[Records of spatial reasoning questions]
▶
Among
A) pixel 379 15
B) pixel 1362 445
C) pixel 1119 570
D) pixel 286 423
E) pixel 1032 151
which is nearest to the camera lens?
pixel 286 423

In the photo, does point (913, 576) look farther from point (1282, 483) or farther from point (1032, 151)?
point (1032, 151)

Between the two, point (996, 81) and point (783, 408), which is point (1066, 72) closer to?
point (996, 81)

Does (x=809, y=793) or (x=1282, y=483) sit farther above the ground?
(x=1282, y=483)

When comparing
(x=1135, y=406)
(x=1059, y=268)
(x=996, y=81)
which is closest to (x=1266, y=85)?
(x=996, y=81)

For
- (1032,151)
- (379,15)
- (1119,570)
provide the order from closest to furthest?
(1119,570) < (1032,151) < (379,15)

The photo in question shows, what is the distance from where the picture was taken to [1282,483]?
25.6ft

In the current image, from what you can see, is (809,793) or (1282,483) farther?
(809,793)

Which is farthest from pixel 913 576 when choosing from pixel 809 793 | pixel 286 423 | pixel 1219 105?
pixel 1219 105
◀
Render every line of the rows above as a JSON list of strings, one string per line, omitting blank lines.

[
  "Among",
  "A) pixel 379 15",
  "B) pixel 1362 445",
  "C) pixel 1119 570",
  "D) pixel 286 423",
  "E) pixel 1032 151",
  "which is nearest to the camera lens?",
  "pixel 286 423",
  "In the photo, does point (913, 576) look farther from point (1282, 483) or farther from point (1032, 151)?",
  "point (1032, 151)",
  "Between the two, point (996, 81) and point (783, 408), which is point (1066, 72) closer to?",
  "point (996, 81)",
  "Does (x=809, y=793) or (x=1282, y=483) sit farther above the ground?",
  "(x=1282, y=483)",
  "When comparing",
  "(x=1135, y=406)",
  "(x=1059, y=268)",
  "(x=996, y=81)",
  "which is closest to (x=1266, y=85)?",
  "(x=996, y=81)",
  "For",
  "- (1032,151)",
  "- (379,15)",
  "- (1119,570)",
  "provide the order from closest to furthest?",
  "(1119,570) < (1032,151) < (379,15)",
  "The photo in question shows, what is the distance from where the picture was taken to [1282,483]?",
  "25.6ft",
  "In the current image, from what you can see, is (809,793) or (1282,483) farther?",
  "(809,793)",
  "Which is farthest from pixel 913 576 when choosing from pixel 809 793 | pixel 286 423 | pixel 1219 105?",
  "pixel 1219 105"
]